— START PROVIDED PASSAGE —
Standard statistical tests (z-tests, t-tests, chi-squared tests) assume that the allocation to each variant is fixed and independent of the outcomes. When Thompson sampling adapts the allocation based on observed rewards, this assumption is violated: 1. **Samples are not independent.** The allocation of user $t$ depends on the outcomes of users $1, \ldots, t-1$. Standard error formulas underestimate the true uncertainty. 2. **Biased estimates.** The empirical conversion rate for the winning variant is inflated because more traffic is allocated to it after favorable early results. This is a form of the "winner's curse." 3. **Invalid confidence intervals.** Standard $p$-values and confidence intervals have incorrect coverage — they are too narrow, leading to overconfident conclusions. Solutions include inverse probability weighting (adjusting for the known allocation probabilities), always-valid confidence sequences (which control error rates under any adaptive stopping rule), and separating exploration and exploitation phases.

Question 16

What is the computational complexity of GP posterior prediction? Why does this limit GPs to relatively small datasets?

Answer

Fitting a GP (computing the Cholesky decomposition of $\mathbf{K} + \sigma_n^2\mathbf{I}$) costs $O(n^3)$ time and $O(n^2)$ memory, where $n$ is the number of observations. Each posterior prediction costs $O(n)$ for the mean and $O(n^2)$ for the variance. For hyperparameter optimization, $n$ is typically 50-500 evaluations, so this is negligible. But GPs cannot be used as surrogate models for problems with thousands of observations (e.g., reinforcement learning with millions of episodes). The $O(n^3)$ cost and $O(n^2)$ memory become prohibitive around $n \approx 10{,}000$. Alternatives for larger $n$ include: sparse GP approximations (FITC, SVGP) that reduce to $O(nm^2)$ using $m \ll n$ inducing points, random Fourier features that approximate the kernel, and non-GP surrogates like tree-structured Parzen estimators (TPE) or random forests (SMAC).
— END PROVIDED PASSAGE —
### [GOAL 1]
Reproduce word for word the part of the excerpt on adaptive testing and Gaussian processes that runs from "Fitting a GP" up to and including "random forests (SMAC).".
### [GOAL 2]
Which standard statistical tests does the excerpt on adaptive testing and Gaussian processes name?
These records come from a source separate from the excerpt on adaptive testing and Gaussian processes.
— START EXCERPTED DATA —
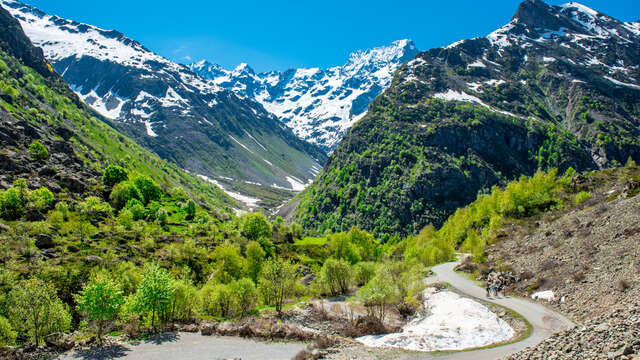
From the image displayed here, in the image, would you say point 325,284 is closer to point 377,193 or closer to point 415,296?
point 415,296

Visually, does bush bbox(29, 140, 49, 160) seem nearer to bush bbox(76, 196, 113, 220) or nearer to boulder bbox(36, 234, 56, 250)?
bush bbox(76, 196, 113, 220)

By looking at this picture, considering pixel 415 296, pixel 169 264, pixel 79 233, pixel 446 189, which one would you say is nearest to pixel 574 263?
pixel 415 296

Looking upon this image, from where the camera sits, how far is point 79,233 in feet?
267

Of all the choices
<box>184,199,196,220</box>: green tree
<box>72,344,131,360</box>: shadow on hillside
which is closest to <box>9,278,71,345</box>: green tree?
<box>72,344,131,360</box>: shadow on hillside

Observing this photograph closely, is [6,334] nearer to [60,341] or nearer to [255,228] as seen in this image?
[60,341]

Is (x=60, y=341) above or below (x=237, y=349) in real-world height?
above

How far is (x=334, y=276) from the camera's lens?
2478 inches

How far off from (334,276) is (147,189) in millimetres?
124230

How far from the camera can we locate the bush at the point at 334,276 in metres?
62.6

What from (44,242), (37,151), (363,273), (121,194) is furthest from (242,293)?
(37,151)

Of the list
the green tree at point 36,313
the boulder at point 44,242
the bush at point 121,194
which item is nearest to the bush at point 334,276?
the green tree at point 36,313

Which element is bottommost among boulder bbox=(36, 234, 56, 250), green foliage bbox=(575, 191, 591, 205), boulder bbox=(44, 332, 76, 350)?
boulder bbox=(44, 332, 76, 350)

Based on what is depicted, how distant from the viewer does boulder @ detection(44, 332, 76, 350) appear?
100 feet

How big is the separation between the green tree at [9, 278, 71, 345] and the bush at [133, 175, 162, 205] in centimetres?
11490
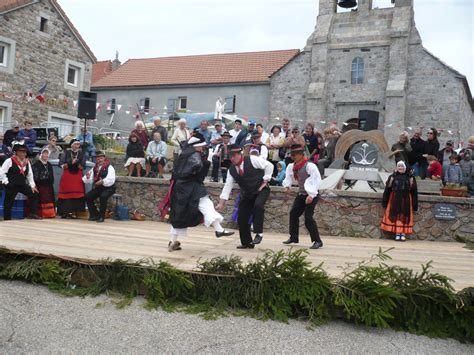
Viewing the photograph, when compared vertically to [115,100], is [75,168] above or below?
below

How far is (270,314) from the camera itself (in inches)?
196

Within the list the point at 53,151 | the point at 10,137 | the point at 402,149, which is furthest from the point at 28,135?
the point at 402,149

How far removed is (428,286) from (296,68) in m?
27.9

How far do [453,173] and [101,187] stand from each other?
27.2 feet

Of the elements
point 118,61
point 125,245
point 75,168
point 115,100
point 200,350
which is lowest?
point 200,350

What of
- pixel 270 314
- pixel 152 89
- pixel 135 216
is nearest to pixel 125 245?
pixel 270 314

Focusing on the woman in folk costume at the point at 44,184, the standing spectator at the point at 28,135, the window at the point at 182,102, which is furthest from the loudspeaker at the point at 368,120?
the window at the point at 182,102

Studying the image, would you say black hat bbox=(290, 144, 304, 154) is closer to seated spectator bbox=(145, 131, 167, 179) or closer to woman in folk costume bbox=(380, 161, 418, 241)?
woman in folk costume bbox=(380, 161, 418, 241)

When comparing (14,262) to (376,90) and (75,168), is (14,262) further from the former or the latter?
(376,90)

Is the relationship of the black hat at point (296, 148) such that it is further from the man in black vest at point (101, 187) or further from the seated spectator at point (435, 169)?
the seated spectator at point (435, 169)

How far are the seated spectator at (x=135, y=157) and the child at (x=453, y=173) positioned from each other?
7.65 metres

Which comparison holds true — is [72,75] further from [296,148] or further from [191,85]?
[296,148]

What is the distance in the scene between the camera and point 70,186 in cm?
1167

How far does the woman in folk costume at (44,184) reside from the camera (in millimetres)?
— END EXCERPTED DATA —
— START EXCERPTED DATA —
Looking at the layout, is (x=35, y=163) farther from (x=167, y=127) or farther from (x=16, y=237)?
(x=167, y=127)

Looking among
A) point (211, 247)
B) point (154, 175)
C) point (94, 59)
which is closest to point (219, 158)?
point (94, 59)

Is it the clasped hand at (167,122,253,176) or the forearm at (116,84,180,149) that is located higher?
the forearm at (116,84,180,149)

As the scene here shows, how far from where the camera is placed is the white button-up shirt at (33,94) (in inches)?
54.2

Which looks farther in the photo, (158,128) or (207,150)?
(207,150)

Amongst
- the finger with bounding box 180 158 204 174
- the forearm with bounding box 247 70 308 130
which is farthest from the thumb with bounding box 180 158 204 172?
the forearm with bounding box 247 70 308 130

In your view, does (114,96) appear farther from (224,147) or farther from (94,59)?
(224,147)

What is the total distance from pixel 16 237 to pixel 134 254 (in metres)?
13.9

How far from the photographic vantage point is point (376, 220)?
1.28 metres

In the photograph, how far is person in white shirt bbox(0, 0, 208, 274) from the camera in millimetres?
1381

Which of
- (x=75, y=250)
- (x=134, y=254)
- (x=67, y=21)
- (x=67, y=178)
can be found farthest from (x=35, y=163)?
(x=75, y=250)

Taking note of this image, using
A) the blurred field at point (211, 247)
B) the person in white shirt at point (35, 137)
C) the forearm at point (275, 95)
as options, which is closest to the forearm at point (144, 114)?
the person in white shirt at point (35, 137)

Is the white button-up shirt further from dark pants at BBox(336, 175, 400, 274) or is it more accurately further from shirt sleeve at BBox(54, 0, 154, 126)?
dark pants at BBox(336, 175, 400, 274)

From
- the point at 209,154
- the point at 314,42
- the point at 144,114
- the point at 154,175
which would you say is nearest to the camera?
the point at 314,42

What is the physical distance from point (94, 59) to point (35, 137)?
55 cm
— END EXCERPTED DATA —
— START EXCERPTED DATA —
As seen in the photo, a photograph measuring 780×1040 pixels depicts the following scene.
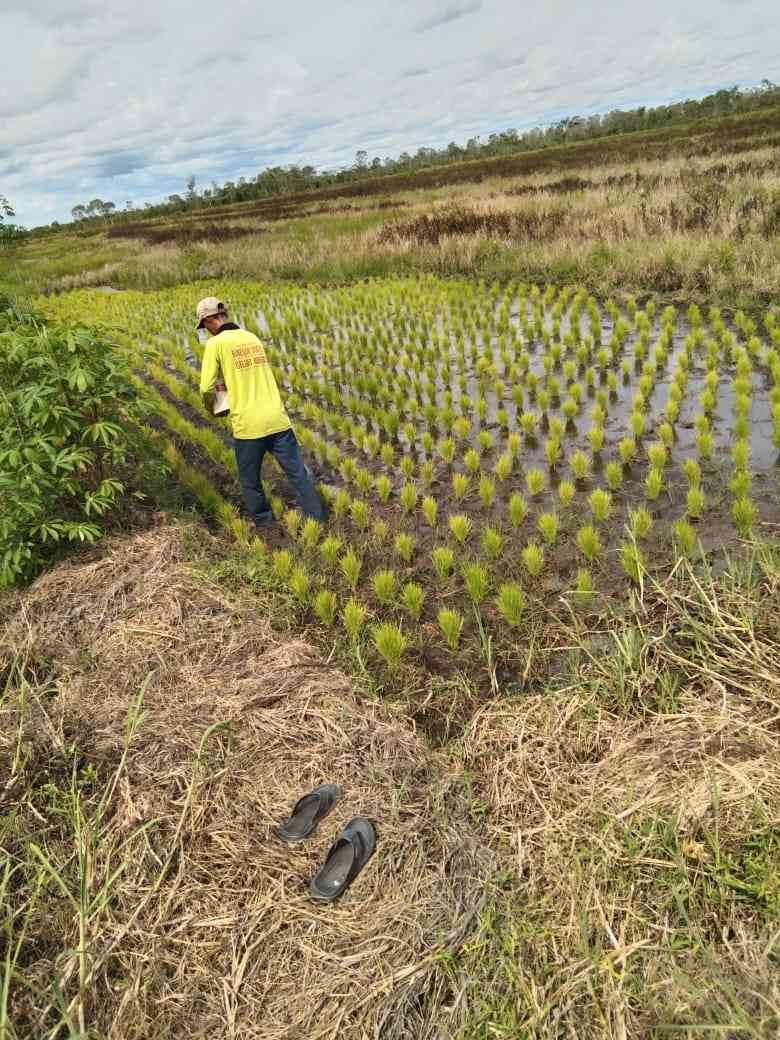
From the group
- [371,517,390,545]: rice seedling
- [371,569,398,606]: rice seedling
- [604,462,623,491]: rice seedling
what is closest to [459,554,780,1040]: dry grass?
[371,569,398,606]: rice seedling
— END EXCERPTED DATA —
### [WRITTEN REPLY 1]
Fitting a GP (computing the Cholesky decomposition of $\mathbf{K} + \sigma_n^2\mathbf{I}$) costs $O(n^3)$ time and $O(n^2)$ memory, where $n$ is the number of observations. Each posterior prediction costs $O(n)$ for the mean and $O(n^2)$ for the variance. For hyperparameter optimization, $n$ is typically 50-500 evaluations, so this is negligible. But GPs cannot be used as surrogate models for problems with thousands of observations (e.g., reinforcement learning with millions of episodes). The $O(n^3)$ cost and $O(n^2)$ memory become prohibitive around $n \approx 10{,}000$. Alternatives for larger $n$ include: sparse GP approximations (FITC, SVGP) that reduce to $O(nm^2)$ using $m \ll n$ inducing points, random Fourier features that approximate the kernel, and non-GP surrogates like tree-structured Parzen estimators (TPE) or random forests (SMAC).

### [WRITTEN REPLY 2]
z-tests, t-tests, chi-squared tests